START Records supplied
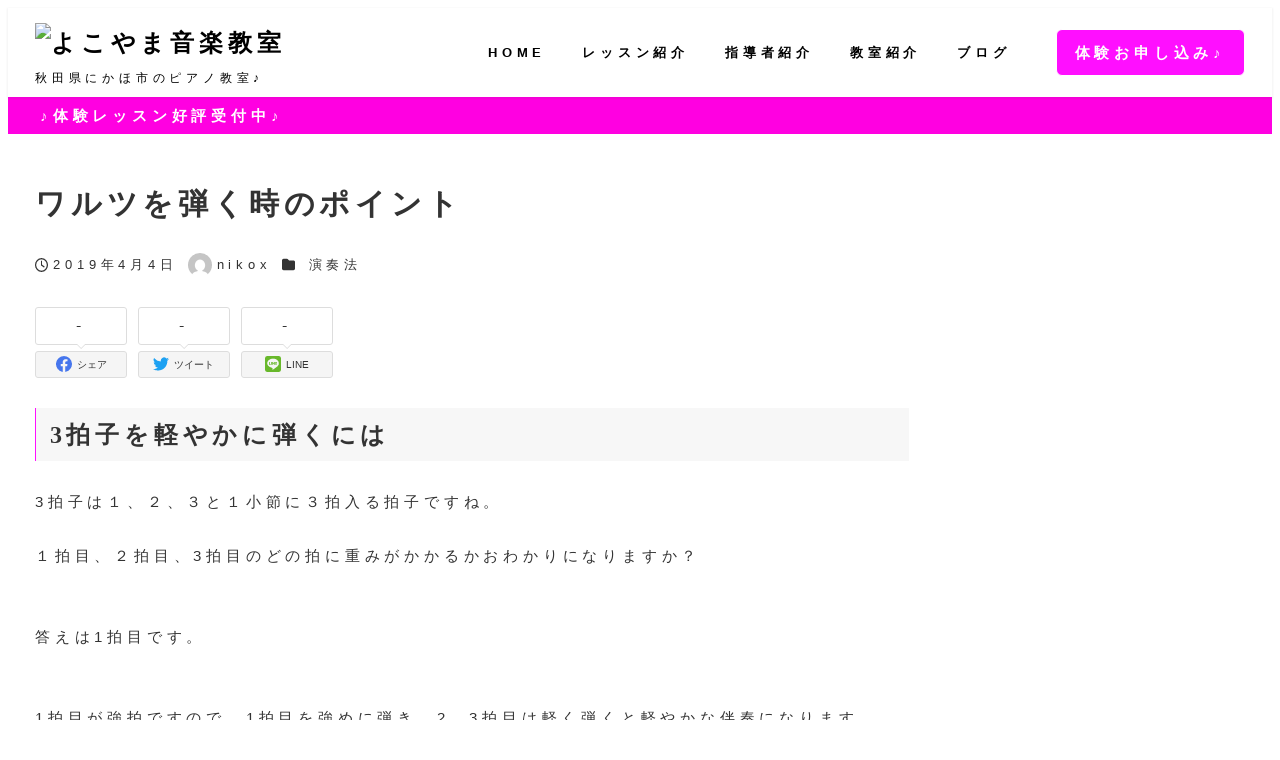

--- FILE ---
content_type: application/javascript
request_url: https://y-ongaku.com/wp-content/plugins/advanced-gutenberg/assets/js/gallery.colorbox.init.js?ver=3.6.2
body_size: 573
content:
jQuery(document).ready(function ($) {
    var galGroup = 1;
    var galImage = null;
    var galClassName = '';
END Records supplied
▸ Task description
What is needed is every entry written out word for word, with no pictures.

▸ Written solution
--- FILE ---
content_type: application/javascript
request_url: https://y-ongaku.com/wp-content/plugins/advanced-gutenberg/assets/js/gallery.colorbox.init.js?ver=3.6.2
body_size: 573
content:
jQuery(document).ready(function ($) {
    var galGroup = 1;
    var galImage = null;
    var galClassName = '';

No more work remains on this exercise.